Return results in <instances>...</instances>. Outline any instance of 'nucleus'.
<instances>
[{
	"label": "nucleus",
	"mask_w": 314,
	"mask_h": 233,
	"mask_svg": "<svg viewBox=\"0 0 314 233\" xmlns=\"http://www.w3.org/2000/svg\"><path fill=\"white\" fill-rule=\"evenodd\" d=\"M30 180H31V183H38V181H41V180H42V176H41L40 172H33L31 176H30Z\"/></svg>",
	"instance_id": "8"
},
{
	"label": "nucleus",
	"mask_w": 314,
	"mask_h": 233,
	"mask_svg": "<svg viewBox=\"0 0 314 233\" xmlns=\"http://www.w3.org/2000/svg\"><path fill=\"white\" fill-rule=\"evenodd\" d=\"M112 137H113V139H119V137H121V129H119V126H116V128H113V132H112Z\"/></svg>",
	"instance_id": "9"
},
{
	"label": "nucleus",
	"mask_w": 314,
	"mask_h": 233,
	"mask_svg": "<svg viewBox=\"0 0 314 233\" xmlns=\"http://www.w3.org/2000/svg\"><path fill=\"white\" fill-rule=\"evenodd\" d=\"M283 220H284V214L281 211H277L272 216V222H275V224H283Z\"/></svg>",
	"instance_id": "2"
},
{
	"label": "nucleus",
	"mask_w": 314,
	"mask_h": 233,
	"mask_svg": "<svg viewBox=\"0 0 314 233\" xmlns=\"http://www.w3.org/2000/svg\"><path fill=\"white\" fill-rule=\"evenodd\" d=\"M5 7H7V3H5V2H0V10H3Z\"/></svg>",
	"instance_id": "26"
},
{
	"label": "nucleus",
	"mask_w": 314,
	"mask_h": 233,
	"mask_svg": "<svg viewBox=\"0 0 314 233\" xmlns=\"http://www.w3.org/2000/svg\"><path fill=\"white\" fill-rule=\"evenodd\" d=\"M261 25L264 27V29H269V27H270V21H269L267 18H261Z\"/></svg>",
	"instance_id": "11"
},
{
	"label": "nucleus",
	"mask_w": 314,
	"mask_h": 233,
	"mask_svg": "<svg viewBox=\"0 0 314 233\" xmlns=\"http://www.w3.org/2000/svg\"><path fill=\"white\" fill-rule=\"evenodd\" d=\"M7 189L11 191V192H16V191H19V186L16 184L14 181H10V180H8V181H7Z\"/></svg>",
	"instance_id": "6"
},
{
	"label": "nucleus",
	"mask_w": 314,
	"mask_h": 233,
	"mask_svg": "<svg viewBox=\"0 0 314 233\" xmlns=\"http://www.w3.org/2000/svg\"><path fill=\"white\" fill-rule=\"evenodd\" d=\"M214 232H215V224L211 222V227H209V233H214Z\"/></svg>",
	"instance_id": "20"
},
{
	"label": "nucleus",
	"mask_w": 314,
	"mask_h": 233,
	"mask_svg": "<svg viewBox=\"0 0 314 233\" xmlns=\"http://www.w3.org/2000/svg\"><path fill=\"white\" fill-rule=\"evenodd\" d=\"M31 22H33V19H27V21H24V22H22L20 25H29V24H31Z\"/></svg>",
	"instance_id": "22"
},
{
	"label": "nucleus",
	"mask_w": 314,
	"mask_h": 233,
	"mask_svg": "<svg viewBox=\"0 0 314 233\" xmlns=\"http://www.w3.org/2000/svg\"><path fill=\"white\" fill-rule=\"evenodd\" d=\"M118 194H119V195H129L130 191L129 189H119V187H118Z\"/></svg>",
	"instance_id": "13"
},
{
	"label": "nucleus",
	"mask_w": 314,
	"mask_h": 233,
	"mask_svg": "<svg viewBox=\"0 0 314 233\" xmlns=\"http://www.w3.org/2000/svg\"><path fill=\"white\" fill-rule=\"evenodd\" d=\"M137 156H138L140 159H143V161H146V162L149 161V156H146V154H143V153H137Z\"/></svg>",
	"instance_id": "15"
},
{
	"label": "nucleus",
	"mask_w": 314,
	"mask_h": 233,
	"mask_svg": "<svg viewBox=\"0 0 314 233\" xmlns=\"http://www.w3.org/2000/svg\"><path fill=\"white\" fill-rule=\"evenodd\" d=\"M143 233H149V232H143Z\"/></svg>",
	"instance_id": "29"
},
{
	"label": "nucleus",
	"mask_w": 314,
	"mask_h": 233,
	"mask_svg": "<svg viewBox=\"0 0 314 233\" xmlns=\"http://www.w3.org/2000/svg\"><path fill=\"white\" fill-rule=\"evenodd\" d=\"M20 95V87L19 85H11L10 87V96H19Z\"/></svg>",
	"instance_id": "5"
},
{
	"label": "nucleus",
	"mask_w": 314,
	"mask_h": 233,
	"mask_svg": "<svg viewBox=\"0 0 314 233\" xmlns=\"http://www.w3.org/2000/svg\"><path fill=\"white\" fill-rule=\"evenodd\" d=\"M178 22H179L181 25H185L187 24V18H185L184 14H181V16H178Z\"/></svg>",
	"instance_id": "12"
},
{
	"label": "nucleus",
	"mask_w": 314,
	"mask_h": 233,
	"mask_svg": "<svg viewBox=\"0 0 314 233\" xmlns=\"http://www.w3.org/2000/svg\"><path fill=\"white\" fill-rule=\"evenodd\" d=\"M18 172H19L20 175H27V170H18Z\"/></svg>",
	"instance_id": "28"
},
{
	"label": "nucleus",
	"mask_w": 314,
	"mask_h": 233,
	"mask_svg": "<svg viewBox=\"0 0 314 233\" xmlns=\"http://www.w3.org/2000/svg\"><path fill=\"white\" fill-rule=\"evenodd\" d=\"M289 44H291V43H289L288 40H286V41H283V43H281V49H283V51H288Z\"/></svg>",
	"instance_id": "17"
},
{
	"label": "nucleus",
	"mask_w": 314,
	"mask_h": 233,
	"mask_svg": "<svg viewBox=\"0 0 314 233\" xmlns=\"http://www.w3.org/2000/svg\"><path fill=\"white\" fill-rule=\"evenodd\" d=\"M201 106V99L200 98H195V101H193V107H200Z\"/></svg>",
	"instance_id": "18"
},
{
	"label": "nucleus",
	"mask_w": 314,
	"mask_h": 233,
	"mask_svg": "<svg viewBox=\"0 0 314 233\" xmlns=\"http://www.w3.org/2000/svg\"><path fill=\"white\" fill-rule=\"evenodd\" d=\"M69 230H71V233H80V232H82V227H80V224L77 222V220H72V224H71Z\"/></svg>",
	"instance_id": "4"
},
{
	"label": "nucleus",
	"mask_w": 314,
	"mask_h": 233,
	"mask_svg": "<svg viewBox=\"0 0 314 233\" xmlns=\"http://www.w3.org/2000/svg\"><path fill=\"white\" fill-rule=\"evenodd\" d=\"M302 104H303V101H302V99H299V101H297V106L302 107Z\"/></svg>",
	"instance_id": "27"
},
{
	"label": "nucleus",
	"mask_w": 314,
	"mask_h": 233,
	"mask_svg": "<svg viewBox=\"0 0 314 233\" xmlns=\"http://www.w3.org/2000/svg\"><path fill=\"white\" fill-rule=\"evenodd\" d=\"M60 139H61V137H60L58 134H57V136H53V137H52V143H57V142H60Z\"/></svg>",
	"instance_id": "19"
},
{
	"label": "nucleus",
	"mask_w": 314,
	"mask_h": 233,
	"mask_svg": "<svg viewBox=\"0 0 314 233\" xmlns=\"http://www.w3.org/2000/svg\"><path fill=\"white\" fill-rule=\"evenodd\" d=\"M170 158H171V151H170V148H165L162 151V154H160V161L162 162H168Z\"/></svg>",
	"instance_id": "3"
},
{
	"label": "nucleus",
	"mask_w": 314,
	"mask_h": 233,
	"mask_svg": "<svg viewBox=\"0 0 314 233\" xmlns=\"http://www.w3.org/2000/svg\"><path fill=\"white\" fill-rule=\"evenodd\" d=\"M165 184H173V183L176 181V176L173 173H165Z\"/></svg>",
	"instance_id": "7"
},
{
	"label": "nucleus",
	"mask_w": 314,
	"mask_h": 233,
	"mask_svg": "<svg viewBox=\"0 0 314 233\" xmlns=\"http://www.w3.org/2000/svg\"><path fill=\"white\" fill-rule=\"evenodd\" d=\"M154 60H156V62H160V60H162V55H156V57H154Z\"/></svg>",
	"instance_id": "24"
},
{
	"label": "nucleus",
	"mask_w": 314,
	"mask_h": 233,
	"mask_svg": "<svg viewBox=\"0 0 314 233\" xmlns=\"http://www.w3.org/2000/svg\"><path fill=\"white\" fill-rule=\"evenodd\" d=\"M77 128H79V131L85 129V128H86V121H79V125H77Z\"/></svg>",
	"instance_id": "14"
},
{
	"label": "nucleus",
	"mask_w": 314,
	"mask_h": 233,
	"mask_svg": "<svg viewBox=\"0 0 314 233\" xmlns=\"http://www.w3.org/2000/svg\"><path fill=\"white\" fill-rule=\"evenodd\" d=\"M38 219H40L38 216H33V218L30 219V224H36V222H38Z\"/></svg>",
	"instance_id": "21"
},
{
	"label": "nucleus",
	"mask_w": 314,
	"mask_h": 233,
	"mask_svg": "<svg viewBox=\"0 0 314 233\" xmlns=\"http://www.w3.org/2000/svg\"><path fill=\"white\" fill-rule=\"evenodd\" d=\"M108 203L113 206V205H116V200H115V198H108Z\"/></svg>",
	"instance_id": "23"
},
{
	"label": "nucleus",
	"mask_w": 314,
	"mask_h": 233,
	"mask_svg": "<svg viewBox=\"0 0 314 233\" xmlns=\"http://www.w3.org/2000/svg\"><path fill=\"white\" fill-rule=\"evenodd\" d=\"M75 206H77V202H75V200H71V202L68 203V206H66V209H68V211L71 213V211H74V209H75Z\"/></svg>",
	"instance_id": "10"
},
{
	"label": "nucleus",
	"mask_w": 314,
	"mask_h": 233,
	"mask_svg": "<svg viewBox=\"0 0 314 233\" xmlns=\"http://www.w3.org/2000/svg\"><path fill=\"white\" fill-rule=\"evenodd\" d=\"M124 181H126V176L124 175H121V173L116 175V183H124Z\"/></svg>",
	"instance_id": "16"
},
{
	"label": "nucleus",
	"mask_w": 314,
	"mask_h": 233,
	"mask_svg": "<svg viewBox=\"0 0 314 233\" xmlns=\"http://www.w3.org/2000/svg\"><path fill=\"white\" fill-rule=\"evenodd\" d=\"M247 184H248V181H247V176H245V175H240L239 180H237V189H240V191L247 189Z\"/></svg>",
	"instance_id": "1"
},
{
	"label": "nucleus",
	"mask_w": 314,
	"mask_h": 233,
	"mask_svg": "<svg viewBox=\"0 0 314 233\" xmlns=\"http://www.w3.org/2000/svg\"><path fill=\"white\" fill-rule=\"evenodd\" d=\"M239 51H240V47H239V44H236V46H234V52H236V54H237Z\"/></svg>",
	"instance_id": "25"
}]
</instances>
++++++++
▶ **Task objective**
Please count the lines in the material above that contain the string "instances", treating uppercase and lowercase as different. Reply with the number only.

▶ **Exercise solution**
3